Periodic note distillation and review

  • Weekly: I copy a template called “Weekly Template” into a new note named as “<date> — Weekly Review” — then I fill in the template (more on this later)
  • Monthly: I do the same with a “Monthly Template”
  • Annually: I do the same with an “Annual Template”
  • Each of these periodic templates involve reviewing the previous days, weeks, months, years to extract important notes that I want to carry over
  • These templates continue to evolve over time to emphasize different parts I consider important

Building a Habit:

One of the most challenging parts of starting this was building the habit of writing things down. I still miss a lot of things. The best way to start this is to start small. Consider that even a single sentence is better than nothing.

I have a couple of methods I recommend that have worked for me:

  1. Set aside a time to journal and mentally connect journaling with a habit you already have. This could be first thing in the morning, right before leaving work, after brushing your teeth, or right before bed. Remember that it doesn’t have to be ten minutes. It could be one.
  2. Create triggers for yourself. You need something to prompt you to write down things you’ve learned. You’ll find more of these over time, but some that I have are: talking with a friend for advice on a problem, reading a non-fiction book, listening to a lecture, reading a blog post, trying to solve a problem at work. The more specific these are the better. Some of my triggers are better than others in this regard, so I more frequently remember to write things down when I’m talking with a friend for advice than trying to solve a problem at work.

Refining Your Templates:

Feel free to start with my templates or to throw them away. Using a template is intended to give myself a structure to help me think in a specific way. First, I capture highlights from my notes, and then I ask myself how those highlights will change my actions. I do this to remind myself to consider the step beyond gaining new knowledge. I don’t answer this question for every highlight, but I do stop and consider it. Another prompt I have is to consider something nice I can do for someone in my life. I want to do more of this in general, so by building it into the journaling habit, I’m able to do it much more frequently. I’d encourage you to iterate and improve your templates to encourage yourself to do more of the things you want and less of the things you don’t.

This process is essentially a skeleton onto which you can hang whatever actions you’d like, once you have it built into a habit for yourself.

A few ideas to consider adding to your templates:

  • Calling a friend you haven’t talked with in a while
  • Reviewing your monthly budgets
  • Find a scientific article to read this week
  • Review your to-do list for the week and decide what the most important items to finish this week are
  • Review your upcoming calendar and block off time to meditate
  • etc… (be creative!)

Getting Started:

If this sounds like something you’d like to do, here are some steps to get started:

Start by asking yourself, “is the benefit I’m going to receive for this worth the effort I need to build it into a habit?”

If you answered yes to this, find your note-taking tool of choice (Evernote works well). Open a note and save it with the title of today’s date, “MM-DD-YY”. Write one interesting thought down from this article. Then, using your calendar of choice (digital or otherwise), set a reminder for a day of the week where you can reliably take one hour to review your notes for the week and fill out a template.

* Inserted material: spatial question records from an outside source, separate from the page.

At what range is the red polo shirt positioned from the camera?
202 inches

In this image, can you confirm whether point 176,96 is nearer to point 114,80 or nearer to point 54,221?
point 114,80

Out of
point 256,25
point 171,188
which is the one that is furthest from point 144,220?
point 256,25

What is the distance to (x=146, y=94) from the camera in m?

Make it a recurring task to remind yourself to do your weekly review at this time.

That’s it! Get started. If you find yourself doing this regularly, you will likely find yourself wanting to set up a regular cadence for monthly or quarterly reviews. If you find yourself wanting do do a yearly review, create a template and get started. (Pro tip: put a link to this blog post in your first note, then you can just link back here and use mine to start — see how useful this could be?)